* _Work to complete_
Search the records for the string "ducklings", and show each line where it appears.

____ Data

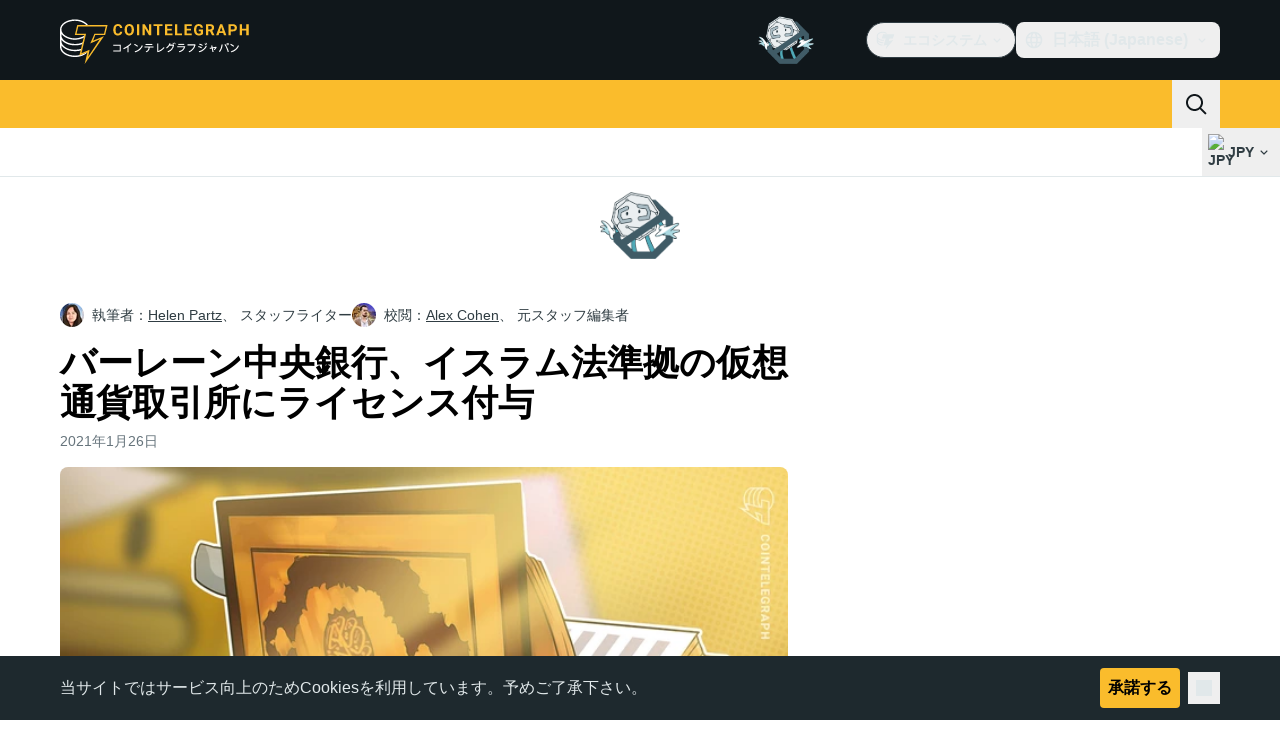

--- FILE ---
content_type: text/javascript; charset=utf-8
request_url: https://jp.cointelegraph.com/_duck/ducklings/Dy1VTU-T.js
body_size: -198
content:
import{y as t,z as y,H as o,I as f,A as a,J as i,x as h,K as c}from"./Doi8Iara.js";import{t as l,p as s,a as d,R,C as r,b as p,c as D}from"./Gt-qYPu1.js";try{let e=typeof window<"u"?window:typeof global<"u"?global:typeof globalThis<"u"?globalThis:typeof self<"u"?self:{},n=new e.Error().stack;n&&(e._sentryDebugIds=e._sentryDebugIds||{},e._sentryDebugIds[n]="0e111c2f-e1e3-44e4-9b3d-ebb936f6e049",e._sentryDebugIdIdentifier="sentry-dbid-0e111c2f-e1e3-44e4-9b3d-ebb936f6e049")}catch{}const g=t({fiatSymbol:r}),m=t({rates:y(p)}),u=t({fiatSymbol:r,categorySlug:o(a()),orderBy:o(a()),orderDir:o(a()),page:o(i()),rowCount:o(i()),search:o(a()),isTrending:o(f())}),S=t({totalCount:i(),rates:y(D)}),b=R,I=t({fiatSymbol:r,cryptoSlugs:y(a())}),x=t({cryptoSymbol:r,slug:a(),name:a(),price:c(a()),marketCap:c(a()),volume24h:c(a()),volume24hCrypto:c(a()),change24h:c(i())}),v=t({rates:y(x)}),w=e=>d("/rates/header","get",m,s(g,e)),H=e=>l("/rates/header","get",m,s(g,e)),$=e=>d("/rates/index","get",S,s(u,e)),T=e=>l("/rates/index","get",S,s(u,e)),j=e=>d(`/rates/details/${e.cryptoSlug}`,"get",b,s(t({fiatSymbol:r}),e)),k=e=>l(`/rates/details/${e.cryptoSlug}`,"get",b,s(t({fiatSymbol:r}),e)),A=e=>d(`/rates/details/symbol/${e.cryptoSymbol}`,"get",b,s(t({fiatSymbol:r}),e)),F=e=>l(`/rates/details/symbol/${e.cryptoSymbol}`,"get",b,s(t({fiatSymbol:r}),e)),L=(e,n)=>d(`/rates/trends/${e}`,"get",m,s(t({fiatSymbol:r}),{fiatSymbol:n})),_=(e,n)=>l(`/rates/trends/${e}`,"get",m,s(t({fiatSymbol:r}),{fiatSymbol:n})),B=e=>l("/rates/livedata","post",v,void 0,h(I,e));export{B as a,T as b,$ as c,_ as d,L as e,k as f,w as g,j as h,F as i,A as j,H as s};


--- FILE ---
content_type: text/javascript; charset=utf-8
request_url: https://jp.cointelegraph.com/_duck/ducklings/BCrECQGq.js
body_size: -741
content:
import"./Doi8Iara.js";try{let e=typeof window<"u"?window:typeof global<"u"?global:typeof globalThis<"u"?globalThis:typeof self<"u"?self:{},s=new e.Error().stack;s&&(e._sentryDebugIds=e._sentryDebugIds||{},e._sentryDebugIds[s]="d2c10663-de3b-47ce-8891-ac667d99631b",e._sentryDebugIdIdentifier="sentry-dbid-d2c10663-de3b-47ce-8891-ac667d99631b")}catch{}const o="https://s3.cointelegraph.com/storage/uploads/view/c6c580810575311bb52a64622466fff3.png",a="https://s3.cointelegraph.com/storage/uploads/view/45882b3b517958934ec343e657fa0069.png",d="https://s3.cointelegraph.com/storage/uploads/view/422b8ae3bb89a5fca07ae7999226ef91.jpg";export{a as A,o as P,d as a};


--- FILE ---
content_type: text/javascript; charset=utf-8
request_url: https://jp.cointelegraph.com/_duck/ducklings/Bzv_yluV.js
body_size: 849
content:
import{aM as $,a4 as k,L as D,N as T,a2 as S,c6 as P,bn as H,at as I}from"./Doi8Iara.js";try{let e=typeof window<"u"?window:typeof global<"u"?global:typeof globalThis<"u"?globalThis:typeof self<"u"?self:{},t=new e.Error().stack;t&&(e._sentryDebugIds=e._sentryDebugIds||{},e._sentryDebugIds[t]="fa4e39bd-5a99-4931-ba03-f1e27f2112be",e._sentryDebugIdIdentifier="sentry-dbid-fa4e39bd-5a99-4931-ba03-f1e27f2112be")}catch{}var m;let N=Symbol("headlessui.useid"),U=0;const C=(m=$)!=null?m:function(){return k(N,()=>`${++U}`)()};function g(e){var t;if(e==null||e.value==null)return null;let n=(t=e.value.$el)!=null?t:e.value;return n instanceof Node?n:null}function j(e,t,...n){if(e in t){let a=t[e];return typeof a=="function"?a(...n):a}let r=new Error(`Tried to handle "${e}" but there is no handler defined. Only defined handlers are: ${Object.keys(t).map(a=>`"${a}"`).join(", ")}.`);throw Error.captureStackTrace&&Error.captureStackTrace(r,j),r}function v(e,t){if(e)return e;let n=t??"button";if(typeof n=="string"&&n.toLowerCase()==="button")return"button"}function W(e,t){let n=D(v(e.value.type,e.value.as));return T(()=>{n.value=v(e.value.type,e.value.as)}),S(()=>{var r;n.value||g(t)&&g(t)instanceof HTMLButtonElement&&!((r=g(t))!=null&&r.hasAttribute("type"))&&(n.value="button")}),n}var L=(e=>(e[e.None=0]="None",e[e.RenderStrategy=1]="RenderStrategy",e[e.Static=2]="Static",e))(L||{}),R=(e=>(e[e.Unmount=0]="Unmount",e[e.Hidden=1]="Hidden",e))(R||{});function F({visible:e=!0,features:t=0,ourProps:n,theirProps:r,...a}){var u;let s=O(r,n),i=Object.assign(a,{props:s});if(e||t&2&&s.static)return w(i);if(t&1){let p=(u=s.unmount)==null||u?0:1;return j(p,{0(){return null},1(){return w({...a,props:{...s,hidden:!0,style:{display:"none"}}})}})}return w(i)}function w({props:e,attrs:t,slots:n,slot:r,name:a}){var u,s;let{as:i,...p}=M(e,["unmount","static"]),l=(u=n.default)==null?void 0:u.call(n,r),h={};if(r){let d=!1,b=[];for(let[c,f]of Object.entries(r))typeof f=="boolean"&&(d=!0),f===!0&&b.push(c);d&&(h["data-headlessui-state"]=b.join(" "))}if(i==="template"){if(l=E(l??[]),Object.keys(p).length>0||Object.keys(t).length>0){let[d,...b]=l??[];if(!_(d)||b.length>0)throw new Error(['Passing props on "template"!',"",`The current component <${a} /> is rendering a "template".`,"However we need to passthrough the following props:",Object.keys(p).concat(Object.keys(t)).map(o=>o.trim()).filter((o,y,A)=>A.indexOf(o)===y).sort((o,y)=>o.localeCompare(y)).map(o=>`  - ${o}`).join(`
`),"","You can apply a few solutions:",['Add an `as="..."` prop, to ensure that we render an actual element instead of a "template".',"Render a single element as the child so that we can forward the props onto that element."].map(o=>`  - ${o}`).join(`
`)].join(`
`));let c=O((s=d.props)!=null?s:{},p,h),f=P(d,c,!0);for(let o in c)o.startsWith("on")&&(f.props||(f.props={}),f.props[o]=c[o]);return f}return Array.isArray(l)&&l.length===1?l[0]:l}return H(i,Object.assign({},p,h),{default:()=>l})}function E(e){return e.flatMap(t=>t.type===I?E(t.children):[t])}function O(...e){if(e.length===0)return{};if(e.length===1)return e[0];let t={},n={};for(let r of e)for(let a in r)a.startsWith("on")&&typeof r[a]=="function"?(n[a]!=null||(n[a]=[]),n[a].push(r[a])):t[a]=r[a];if(t.disabled||t["aria-disabled"])return Object.assign(t,Object.fromEntries(Object.keys(n).map(r=>[r,void 0])));for(let r in n)Object.assign(t,{[r](a,...u){let s=n[r];for(let i of s){if(a instanceof Event&&a.defaultPrevented)return;i(a,...u)}}});return t}function V(e){let t=Object.assign({},e);for(let n in t)t[n]===void 0&&delete t[n];return t}function M(e,t=[]){let n=Object.assign({},e);for(let r of t)r in n&&delete n[r];return n}function _(e){return e==null?!1:typeof e.type=="string"||typeof e.type=="object"||typeof e.type=="function"}var B=(e=>(e.Space=" ",e.Enter="Enter",e.Escape="Escape",e.Backspace="Backspace",e.Delete="Delete",e.ArrowLeft="ArrowLeft",e.ArrowUp="ArrowUp",e.ArrowRight="ArrowRight",e.ArrowDown="ArrowDown",e.Home="Home",e.End="End",e.PageUp="PageUp",e.PageDown="PageDown",e.Tab="Tab",e))(B||{});export{F as A,V as E,L as N,M as T,B as a,C as i,g as o,W as s,j as u};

________

* _Solution to the problem_
request_url: https://jp.cointelegraph.com/_duck/ducklings/Dy1VTU-T.js
request_url: https://jp.cointelegraph.com/_duck/ducklings/BCrECQGq.js
request_url: https://jp.cointelegraph.com/_duck/ducklings/Bzv_yluV.js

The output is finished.